Blog




2006152

Tuesday October 30th 2012, 8:53 pm

The deep set ghoulish maniacal eyes don’t yet roll and glow. No wicked cackling drifting through the cobwebs. Those strung up fragile bones don’t rattle, not yet. The top hatted wizard with his long frazzled straggly soiled white beard and creviced visage has yet to leer, oh but he will. That flashing white blinding bright will soon shine and glare. The blackest light of insidious purples has yet to cast across the winged demon’s stare, but it will. That foggy mist of dread shall rise into the dark, ghastly feeding into the pathways of uncertainty. But not yet… Soon the little screams and whimpers and scuffling feet will meet the eve, but not this eve, tonight is all giddily quiet, eager with the anticipation of nightmares in trade for sweets.

## Directions
(1) In the blog post about the night before Halloween, what date and time is given for the post?
(2) Rewrite the blog post about the night before Halloween, starting with "The deep set" and going on through "trade for sweets.", with "wizard" changed to "sorcerer".
(3) Carry on the blog post about the quiet night before Halloween from its last sentence.
Nothing in these lines is needed.

[Items from a data source]
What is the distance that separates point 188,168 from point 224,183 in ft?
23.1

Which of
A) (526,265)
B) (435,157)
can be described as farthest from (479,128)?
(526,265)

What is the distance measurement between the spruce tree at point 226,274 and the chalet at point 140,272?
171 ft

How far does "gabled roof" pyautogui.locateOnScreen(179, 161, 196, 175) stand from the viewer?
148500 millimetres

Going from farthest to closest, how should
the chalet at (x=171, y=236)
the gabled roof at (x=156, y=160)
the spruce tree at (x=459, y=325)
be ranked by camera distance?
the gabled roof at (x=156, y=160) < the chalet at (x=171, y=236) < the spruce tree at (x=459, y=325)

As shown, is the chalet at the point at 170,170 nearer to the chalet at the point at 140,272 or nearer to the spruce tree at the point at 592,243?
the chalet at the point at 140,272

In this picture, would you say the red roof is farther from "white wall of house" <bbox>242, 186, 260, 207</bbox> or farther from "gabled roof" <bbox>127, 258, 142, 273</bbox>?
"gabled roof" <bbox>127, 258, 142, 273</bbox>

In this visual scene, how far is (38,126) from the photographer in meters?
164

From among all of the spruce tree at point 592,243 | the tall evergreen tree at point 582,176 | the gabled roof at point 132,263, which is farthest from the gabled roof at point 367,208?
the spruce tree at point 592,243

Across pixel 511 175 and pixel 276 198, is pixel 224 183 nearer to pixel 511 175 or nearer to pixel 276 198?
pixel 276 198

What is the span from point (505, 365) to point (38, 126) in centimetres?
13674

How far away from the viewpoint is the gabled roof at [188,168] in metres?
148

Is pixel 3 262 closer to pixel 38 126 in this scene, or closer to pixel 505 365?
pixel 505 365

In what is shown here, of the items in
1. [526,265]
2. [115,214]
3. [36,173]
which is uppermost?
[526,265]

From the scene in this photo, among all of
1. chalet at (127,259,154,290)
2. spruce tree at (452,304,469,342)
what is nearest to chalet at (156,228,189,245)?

## Answers
(1) Tuesday October 30th 2012, 8:53 pm.

(2)
The deep set ghoulish maniacal eyes don’t yet roll and glow. No wicked cackling drifting through the cobwebs. Those strung up fragile bones don’t rattle, not yet. The top hatted sorcerer with his long frazzled straggly soiled white beard and creviced visage has yet to leer, oh but he will. That flashing white blinding bright will soon shine and glare. The blackest light of insidious purples has yet to cast across the winged demon’s stare, but it will. That foggy mist of dread shall rise into the dark, ghastly feeding into the pathways of uncertainty. But not yet… Soon the little screams and whimpers and scuffling feet will meet the eve, but not this eve, tonight is all giddily quiet, eager with the anticipation of nightmares in trade for sweets.

(3)
The Eve Before All Hallows Eve
October 30th 2012




2006162

Tuesday October 30th 2012, 1:15 am

Decorated porcelain edged in twisting earthy vines, hues of blue and green leaves, all rimming a wide circumference, deep as you can imagine if you were but a tiny speck of dust. Below the lip piles and pillows triangular in their shapes nestle together, each trimmed with little serrations giving a sense of picturesque delicacy. Rolling down the inviting slopes slides and glides the red sauciness, so aromatically savored. Scraping along the softness, just squishy enough to easily allow the pronged stainless steal to puncture through with verve, then cut and slice to reveal tender warm richness inside. Sitting alongside, like compatriots eager to serve their turn, a vitality of a plated balance waits as tall giant spears of green, roasted and basted.

Whats For Dinner? Ravioli And Asparagus.
October 29th 2012




2006172

Sunday October 28th 2012, 8:33 pm

Feels like Sunday. I mean to say that some days feel like the day that they are, which I find peculiar, as if ebb and flow of energies is virtually cyclical by the calendar. At least thats how it seems to me, how I experience the week. I always am the most groggy on Sundays, an overwhelming grog actually. Just lethargic, and never a good thing when having to work through weekends, feeling this way. I just want to shut my eyes and the world away, cover up and sleep until the next day. But when there is no time for rest, even when feeling the typical groggy Sunday sleepiness, I just have to buck up and tough my way through it.

Slog Through The Grog
October 28th 2012




Coolness!

Sunday October 28th 2012, 2:45 am

The Sword has some new videos up on youtube featuring graphics by me integrated into them.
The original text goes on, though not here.